Pressure Ulcers - NPSG - Goal 14 - 14.01.01
Revised | November 24, 2008
Risk assessment tools
Q. How should staff assess the risk of a resident developing a pressure ulcer?
A. A validated risk assessment tool such as the Braden Scale or the Norton Scale should be used to identify residents at risk for developing pressure ulcers (see EP 3). Initial assessment should be done on the resident at the time of admission to the long term care facility. Recommendations for subsequent reassessment are weekly as well as whenever the resident’s condition changes or deteriorates.

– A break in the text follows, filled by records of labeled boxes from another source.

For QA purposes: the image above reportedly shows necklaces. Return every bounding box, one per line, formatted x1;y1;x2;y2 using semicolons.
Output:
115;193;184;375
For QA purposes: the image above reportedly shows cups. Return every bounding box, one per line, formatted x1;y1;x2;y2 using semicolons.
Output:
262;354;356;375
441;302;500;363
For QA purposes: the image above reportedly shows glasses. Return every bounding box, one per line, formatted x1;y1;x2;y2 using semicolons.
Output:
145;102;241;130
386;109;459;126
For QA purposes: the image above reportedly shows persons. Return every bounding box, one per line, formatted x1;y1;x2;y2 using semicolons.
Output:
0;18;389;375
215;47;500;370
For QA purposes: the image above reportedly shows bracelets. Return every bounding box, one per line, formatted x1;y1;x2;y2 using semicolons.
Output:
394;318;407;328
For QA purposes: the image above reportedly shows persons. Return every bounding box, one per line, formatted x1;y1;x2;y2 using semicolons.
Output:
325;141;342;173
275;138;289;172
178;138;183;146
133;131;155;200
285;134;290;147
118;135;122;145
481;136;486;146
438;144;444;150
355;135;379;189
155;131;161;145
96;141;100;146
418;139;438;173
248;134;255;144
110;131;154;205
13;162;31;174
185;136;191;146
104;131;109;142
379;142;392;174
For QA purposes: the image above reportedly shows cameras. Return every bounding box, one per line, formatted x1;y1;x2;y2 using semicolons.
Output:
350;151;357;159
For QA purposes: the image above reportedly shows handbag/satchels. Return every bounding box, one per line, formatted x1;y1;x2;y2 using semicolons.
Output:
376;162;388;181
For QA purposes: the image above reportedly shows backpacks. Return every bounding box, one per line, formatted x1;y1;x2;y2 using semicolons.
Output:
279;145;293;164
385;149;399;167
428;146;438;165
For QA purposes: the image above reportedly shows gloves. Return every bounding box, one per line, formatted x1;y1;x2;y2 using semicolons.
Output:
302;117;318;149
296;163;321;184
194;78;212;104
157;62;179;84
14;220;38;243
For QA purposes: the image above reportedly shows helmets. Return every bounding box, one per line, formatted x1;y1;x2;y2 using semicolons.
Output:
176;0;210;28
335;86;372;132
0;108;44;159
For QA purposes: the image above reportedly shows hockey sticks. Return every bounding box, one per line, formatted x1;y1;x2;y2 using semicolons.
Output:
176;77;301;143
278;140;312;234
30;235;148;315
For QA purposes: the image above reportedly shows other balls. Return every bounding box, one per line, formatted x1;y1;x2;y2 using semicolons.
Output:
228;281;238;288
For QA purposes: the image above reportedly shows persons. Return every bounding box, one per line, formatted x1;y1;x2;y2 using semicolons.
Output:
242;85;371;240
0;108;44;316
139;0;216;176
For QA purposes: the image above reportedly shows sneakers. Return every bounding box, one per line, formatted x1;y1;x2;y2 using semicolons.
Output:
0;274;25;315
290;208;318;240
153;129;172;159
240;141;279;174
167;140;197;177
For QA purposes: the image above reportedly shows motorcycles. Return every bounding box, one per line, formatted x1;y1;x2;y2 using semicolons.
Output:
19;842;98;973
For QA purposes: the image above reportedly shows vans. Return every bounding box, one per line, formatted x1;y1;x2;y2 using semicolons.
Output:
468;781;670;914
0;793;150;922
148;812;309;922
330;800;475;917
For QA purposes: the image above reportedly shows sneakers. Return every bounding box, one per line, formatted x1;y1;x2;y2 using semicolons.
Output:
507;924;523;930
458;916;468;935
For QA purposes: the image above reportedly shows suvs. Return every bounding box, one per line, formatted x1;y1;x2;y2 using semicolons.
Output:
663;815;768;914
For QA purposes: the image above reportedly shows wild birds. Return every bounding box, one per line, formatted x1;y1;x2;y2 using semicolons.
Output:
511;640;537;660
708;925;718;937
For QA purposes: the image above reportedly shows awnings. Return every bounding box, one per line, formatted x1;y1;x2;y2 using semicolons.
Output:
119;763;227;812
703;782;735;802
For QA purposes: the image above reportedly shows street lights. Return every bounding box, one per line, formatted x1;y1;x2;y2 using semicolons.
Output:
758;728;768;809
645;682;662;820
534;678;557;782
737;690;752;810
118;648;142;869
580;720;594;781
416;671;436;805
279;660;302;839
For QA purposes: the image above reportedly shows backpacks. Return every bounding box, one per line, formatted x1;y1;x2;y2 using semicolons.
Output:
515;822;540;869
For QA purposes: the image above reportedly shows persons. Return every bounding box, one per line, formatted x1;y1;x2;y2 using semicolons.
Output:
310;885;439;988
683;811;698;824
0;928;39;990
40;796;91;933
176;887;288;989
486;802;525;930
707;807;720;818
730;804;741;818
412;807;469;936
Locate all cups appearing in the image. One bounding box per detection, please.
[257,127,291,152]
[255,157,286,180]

Q. What are some actions staff can take to prevent pressure ulcers in high risk residents?
A. A multi-component approach is recommended. The plan of care for a resident at risk for developing a pressure ulcer should include the following:
- Skin inspection, skin cleansing, care for dry skin, use of moisture barriers and massage
- Nutritional support based on an individualized nutritional needs assessment
- Avoidance of skin injury from friction or shear forces through the use of positioning, transferring and turning techniques
- A plan to maintain and, when appropriate, to increase mobility and activity level
- Improvement in positioning, repositioning, transferring and turning techniques to reduce skin injury caused by friction and shear force
- Use of repositioning devices, and mechanical loading and support surfaces to reduce skin injury caused by friction or shear force
- Staff educational programs on the assessment, prevention, and treatment protocols.
In addition, any hand off communications should include relevant information about the resident’s risk of developing a pressure ulcer, or the treatment and status of any existing pressure ulcers.
Decubitus ulcers vs. pressure ulcers
Q. NPSG 14 talks about the prevention of “healthcare-associated pressure ulcers” in the long term care population. What is the difference between “pressure ulcers” and “decubitus ulcers?”
A. “Pressure ulcer” is a broader term that includes decubitus ulcers but also includes any ulcerations associated with pressure (e.g. prosthetic limbs or dental prostheses). “Decubitus ulcer” refers to the breakdown of skin and subcutaneous tissue due to prolonged, unrelieved pressure over a bony prominence, often associated with malnutrition, paralysis, or physical deformity.